ŞELALENİN KURUDUĞU GÜN

Eğer Niagara Şelalesi'ne hiç gitmediyseniz, olağanüstü bir manzarayı kaçırmışsınız demektir. Şelalenin kuvvetini, hiddetini ve eşsiz güzelliğini anlatmaya kelimeler yetmez. Suyun bir kısmı Niagara Nehri üzerindeki büyük hidroelektrik santrallerine yönlendirilmeden önce, dakikada 350 milyon litrenin üzerinde suyun yaklaşık 58 metrelik yükseklikten aşağı aktığı tahmin ediliyordu. Evdeki duş gibi bir şey değil kuşkusuz.

Eğer balayı, tatil veya herhangi bir sebepten dolayı Niagara Şelalesi'ne bir seyahat planlıyorsanız, şelalede su olmasını umut edersiniz. Ne de olsa kuru bir şelale yüksek bir kayalıktan başka bir şey değildir ve bunun da hiçbir özel tarafı yoktur.

Amerikan Şelalesi'nin, askeri mühendisler tarafından, 1969 yılında, nehre bir set kurularak kapatıldığını duymuşsunuzdur. Ancak şelale bütünüyle durdurulmamıştı; su, Horseshoe Şelalesi'ne ve elektrik santrallerine yönlendirilmişti.
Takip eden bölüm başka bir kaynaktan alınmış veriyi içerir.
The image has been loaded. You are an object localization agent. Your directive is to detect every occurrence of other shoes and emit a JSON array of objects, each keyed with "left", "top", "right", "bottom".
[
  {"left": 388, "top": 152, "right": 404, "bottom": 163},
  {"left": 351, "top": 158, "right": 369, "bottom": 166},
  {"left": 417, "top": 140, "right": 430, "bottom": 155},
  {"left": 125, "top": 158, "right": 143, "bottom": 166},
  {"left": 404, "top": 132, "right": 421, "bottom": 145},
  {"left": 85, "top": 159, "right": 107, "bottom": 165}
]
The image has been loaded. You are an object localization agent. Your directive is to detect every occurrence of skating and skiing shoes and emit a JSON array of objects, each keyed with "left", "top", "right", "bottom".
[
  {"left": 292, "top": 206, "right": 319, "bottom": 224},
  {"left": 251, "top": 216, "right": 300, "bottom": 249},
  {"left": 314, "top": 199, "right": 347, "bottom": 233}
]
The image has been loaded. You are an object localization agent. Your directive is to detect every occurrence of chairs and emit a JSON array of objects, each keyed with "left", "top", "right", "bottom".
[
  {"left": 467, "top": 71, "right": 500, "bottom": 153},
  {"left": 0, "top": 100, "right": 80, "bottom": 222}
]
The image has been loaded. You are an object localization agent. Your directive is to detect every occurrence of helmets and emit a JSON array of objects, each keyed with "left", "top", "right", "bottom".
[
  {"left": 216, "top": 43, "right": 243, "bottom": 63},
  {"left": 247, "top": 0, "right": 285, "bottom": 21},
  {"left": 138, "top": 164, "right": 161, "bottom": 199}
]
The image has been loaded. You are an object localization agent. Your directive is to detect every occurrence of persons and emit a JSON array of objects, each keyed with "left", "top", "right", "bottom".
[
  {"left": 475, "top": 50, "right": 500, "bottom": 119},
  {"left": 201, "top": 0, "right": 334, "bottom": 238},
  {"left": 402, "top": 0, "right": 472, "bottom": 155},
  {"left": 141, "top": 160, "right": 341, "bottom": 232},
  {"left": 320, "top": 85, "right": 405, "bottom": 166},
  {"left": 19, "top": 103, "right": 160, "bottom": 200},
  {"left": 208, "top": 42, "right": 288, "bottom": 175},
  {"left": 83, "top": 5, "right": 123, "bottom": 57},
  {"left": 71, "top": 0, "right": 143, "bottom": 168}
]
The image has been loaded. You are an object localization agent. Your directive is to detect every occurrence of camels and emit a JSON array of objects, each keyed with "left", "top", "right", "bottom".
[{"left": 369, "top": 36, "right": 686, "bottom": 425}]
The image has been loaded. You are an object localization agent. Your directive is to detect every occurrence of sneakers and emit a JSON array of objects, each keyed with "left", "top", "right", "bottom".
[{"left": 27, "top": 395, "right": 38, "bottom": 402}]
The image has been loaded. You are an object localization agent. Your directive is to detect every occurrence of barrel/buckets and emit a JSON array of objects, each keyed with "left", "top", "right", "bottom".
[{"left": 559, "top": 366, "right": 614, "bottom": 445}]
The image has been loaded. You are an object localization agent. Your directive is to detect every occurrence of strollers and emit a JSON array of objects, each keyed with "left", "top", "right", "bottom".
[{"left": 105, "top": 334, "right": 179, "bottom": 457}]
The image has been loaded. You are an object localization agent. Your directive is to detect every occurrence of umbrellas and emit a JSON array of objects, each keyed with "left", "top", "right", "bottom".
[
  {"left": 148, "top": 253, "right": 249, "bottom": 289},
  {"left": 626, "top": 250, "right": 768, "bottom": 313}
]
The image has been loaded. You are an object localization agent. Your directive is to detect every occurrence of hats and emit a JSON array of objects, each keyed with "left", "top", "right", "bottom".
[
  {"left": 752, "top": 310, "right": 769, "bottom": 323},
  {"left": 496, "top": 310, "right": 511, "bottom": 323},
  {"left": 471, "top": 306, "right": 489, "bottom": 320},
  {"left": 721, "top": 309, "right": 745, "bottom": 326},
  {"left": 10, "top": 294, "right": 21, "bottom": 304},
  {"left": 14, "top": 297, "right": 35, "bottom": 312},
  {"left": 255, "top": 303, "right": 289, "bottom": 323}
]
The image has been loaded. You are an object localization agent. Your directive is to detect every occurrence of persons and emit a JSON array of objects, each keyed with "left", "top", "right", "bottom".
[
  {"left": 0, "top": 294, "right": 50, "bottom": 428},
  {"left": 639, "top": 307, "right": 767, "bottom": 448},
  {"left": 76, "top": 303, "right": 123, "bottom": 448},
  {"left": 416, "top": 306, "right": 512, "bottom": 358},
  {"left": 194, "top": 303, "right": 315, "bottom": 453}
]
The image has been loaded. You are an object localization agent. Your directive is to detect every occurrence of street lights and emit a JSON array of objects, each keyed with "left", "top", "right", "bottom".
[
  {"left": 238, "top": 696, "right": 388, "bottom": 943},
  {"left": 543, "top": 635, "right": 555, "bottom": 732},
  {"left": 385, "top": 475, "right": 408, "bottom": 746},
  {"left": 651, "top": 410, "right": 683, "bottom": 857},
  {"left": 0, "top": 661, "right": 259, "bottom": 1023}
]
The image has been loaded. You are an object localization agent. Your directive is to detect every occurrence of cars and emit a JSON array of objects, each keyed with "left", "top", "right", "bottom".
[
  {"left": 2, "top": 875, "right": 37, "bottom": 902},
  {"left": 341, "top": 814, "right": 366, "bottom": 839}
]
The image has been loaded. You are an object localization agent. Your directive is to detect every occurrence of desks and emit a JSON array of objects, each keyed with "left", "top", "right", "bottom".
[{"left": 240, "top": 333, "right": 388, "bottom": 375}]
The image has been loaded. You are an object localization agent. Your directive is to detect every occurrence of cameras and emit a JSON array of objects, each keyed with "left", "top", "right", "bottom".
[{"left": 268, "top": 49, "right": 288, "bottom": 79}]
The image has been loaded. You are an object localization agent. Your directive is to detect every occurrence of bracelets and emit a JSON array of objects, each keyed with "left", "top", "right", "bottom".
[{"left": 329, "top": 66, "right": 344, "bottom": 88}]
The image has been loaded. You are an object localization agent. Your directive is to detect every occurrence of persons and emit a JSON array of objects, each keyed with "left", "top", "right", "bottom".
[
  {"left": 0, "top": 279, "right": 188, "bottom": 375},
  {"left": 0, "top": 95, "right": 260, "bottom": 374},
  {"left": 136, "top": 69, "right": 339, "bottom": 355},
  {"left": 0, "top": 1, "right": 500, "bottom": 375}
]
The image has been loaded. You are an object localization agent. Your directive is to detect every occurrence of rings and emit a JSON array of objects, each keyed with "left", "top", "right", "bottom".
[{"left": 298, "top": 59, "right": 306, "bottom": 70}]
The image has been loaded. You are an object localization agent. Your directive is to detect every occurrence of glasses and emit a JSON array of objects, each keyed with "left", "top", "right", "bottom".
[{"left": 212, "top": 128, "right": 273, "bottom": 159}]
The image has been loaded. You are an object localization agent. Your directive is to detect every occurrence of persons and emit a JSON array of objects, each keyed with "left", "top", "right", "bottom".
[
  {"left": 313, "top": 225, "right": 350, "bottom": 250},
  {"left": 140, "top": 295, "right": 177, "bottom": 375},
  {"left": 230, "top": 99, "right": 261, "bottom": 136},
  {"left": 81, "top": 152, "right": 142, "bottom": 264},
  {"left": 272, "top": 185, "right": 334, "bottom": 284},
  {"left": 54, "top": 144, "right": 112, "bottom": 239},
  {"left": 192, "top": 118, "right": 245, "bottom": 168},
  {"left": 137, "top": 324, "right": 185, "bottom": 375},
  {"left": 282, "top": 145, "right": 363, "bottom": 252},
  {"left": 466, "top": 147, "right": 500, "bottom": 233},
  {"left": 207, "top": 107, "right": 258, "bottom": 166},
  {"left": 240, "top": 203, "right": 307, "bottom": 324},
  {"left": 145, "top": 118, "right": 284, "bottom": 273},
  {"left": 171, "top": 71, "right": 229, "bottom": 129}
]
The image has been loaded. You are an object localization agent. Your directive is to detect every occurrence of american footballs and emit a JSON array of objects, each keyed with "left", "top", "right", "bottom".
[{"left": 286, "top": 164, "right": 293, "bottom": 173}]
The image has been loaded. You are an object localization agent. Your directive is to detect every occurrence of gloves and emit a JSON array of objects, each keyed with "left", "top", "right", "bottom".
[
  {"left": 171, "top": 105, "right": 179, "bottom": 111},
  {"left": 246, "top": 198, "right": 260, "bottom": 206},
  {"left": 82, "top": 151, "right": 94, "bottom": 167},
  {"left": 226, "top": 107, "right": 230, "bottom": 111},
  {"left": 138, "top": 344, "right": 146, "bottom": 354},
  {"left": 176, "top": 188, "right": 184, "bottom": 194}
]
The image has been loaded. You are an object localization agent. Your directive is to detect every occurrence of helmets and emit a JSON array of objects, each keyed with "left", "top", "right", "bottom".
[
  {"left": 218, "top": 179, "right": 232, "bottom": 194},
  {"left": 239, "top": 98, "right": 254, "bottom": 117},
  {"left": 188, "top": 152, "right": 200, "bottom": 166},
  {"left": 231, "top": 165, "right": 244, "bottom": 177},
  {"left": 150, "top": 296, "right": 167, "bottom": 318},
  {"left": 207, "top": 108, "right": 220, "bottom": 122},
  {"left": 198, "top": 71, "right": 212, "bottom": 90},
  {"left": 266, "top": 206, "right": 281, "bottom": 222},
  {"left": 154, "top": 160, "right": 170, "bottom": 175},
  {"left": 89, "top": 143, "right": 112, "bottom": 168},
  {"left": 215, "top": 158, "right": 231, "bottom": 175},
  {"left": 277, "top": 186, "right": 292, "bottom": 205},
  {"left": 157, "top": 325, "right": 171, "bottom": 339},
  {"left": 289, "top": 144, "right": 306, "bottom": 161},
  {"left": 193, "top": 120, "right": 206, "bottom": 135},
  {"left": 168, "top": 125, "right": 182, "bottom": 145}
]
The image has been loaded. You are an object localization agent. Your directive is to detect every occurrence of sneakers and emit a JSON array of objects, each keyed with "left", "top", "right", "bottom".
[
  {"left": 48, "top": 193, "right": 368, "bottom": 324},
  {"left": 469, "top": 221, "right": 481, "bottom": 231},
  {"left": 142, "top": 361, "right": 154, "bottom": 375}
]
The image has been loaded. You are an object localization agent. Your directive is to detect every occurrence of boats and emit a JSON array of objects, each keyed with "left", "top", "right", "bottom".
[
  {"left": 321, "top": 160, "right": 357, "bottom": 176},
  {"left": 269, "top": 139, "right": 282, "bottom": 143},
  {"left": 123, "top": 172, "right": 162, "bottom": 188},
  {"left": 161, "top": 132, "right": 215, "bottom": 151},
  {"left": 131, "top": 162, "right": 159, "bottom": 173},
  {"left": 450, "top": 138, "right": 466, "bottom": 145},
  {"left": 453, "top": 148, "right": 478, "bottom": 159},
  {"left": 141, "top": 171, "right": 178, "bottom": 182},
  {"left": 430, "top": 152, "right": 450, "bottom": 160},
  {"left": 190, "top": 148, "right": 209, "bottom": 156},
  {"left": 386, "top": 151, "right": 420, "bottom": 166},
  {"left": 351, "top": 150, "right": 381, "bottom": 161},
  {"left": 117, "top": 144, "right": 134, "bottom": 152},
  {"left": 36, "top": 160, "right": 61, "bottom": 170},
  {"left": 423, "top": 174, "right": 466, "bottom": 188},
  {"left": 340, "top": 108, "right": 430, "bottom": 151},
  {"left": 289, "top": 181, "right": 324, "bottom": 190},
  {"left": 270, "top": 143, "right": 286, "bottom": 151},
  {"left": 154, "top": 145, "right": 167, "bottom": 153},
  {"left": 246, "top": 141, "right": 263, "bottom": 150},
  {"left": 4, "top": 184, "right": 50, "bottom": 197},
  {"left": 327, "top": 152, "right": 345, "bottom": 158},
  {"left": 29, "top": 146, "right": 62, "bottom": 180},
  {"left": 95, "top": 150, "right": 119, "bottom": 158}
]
Benim burada bahsedeceğim ise, 29 Mart 1848 tarihinde şelalenin kuruduğu gün meydana gelen bir dizi tuhaf olay. O günlerde kuraklık falan da yoktu.

Peki ne olmuştu?

28 Mart gecesi, şelalenin gürültüsüne alışmış bölge sakinlerinin alışılmamış bir sessizlik sonucunda uyandıkları anlaşılıyor. Kudretli Niagara susmuştu. Sanırım bu tren yolu çevresinde yaşamak gibi bir şey; bir süre sonra gürültüyü fark etmez hale geliyorsunuz ama ses kesildiğinde yadırgıyorsunuz. (En azından annemin iddiası bu; çocukken ne zaman büyükannemlerin evinde kalsam, tren yüzünden bütün gece uyuyamazdım.)

Yüzlerce insan evlerinden çıkıp ne olduğunu anlamaya çalıştılar. Şelaleden geriye birkaç küçük su akıntısı kaldığını gördüler. Herkes evlerine çekildiği sırada suyun normal seviyesinde olduğuna emindiler.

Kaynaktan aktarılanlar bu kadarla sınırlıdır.